TASK INSTRUCTIONS: Copy the items below word for word, from the line that contains "From the visual" through the end of the items.

RECORDS FOR THIS EXERCISE:
▼

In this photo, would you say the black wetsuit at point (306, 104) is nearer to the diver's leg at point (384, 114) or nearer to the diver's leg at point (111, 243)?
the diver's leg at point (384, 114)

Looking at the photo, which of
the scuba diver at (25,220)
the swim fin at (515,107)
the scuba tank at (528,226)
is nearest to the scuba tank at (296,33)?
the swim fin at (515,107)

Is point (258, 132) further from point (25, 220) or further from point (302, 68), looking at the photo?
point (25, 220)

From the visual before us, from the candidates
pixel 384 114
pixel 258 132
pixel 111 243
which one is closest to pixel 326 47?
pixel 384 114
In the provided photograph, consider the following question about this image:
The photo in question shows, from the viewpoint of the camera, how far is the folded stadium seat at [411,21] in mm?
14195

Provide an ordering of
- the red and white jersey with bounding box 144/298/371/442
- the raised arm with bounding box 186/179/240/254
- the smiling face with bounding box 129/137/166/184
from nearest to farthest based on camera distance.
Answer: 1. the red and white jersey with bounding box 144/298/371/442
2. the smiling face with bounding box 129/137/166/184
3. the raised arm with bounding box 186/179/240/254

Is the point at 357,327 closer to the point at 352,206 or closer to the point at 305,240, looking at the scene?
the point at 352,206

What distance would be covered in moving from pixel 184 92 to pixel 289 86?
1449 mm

▲

ANSWER FOR THIS EXERCISE:
From the visual before us, from the candidates
pixel 384 114
pixel 258 132
pixel 111 243
which one is closest to pixel 326 47?
pixel 384 114
In the provided photograph, consider the following question about this image:
The photo in question shows, from the viewpoint of the camera, how far is the folded stadium seat at [411,21] in mm?
14195

Provide an ordering of
- the red and white jersey with bounding box 144/298/371/442
- the raised arm with bounding box 186/179/240/254
- the smiling face with bounding box 129/137/166/184
from nearest to farthest based on camera distance.
Answer: 1. the red and white jersey with bounding box 144/298/371/442
2. the smiling face with bounding box 129/137/166/184
3. the raised arm with bounding box 186/179/240/254

Is the point at 357,327 closer to the point at 352,206 or closer to the point at 305,240, looking at the scene?
the point at 352,206

What distance would be covered in moving from pixel 184 92 to pixel 289 86?
1449 mm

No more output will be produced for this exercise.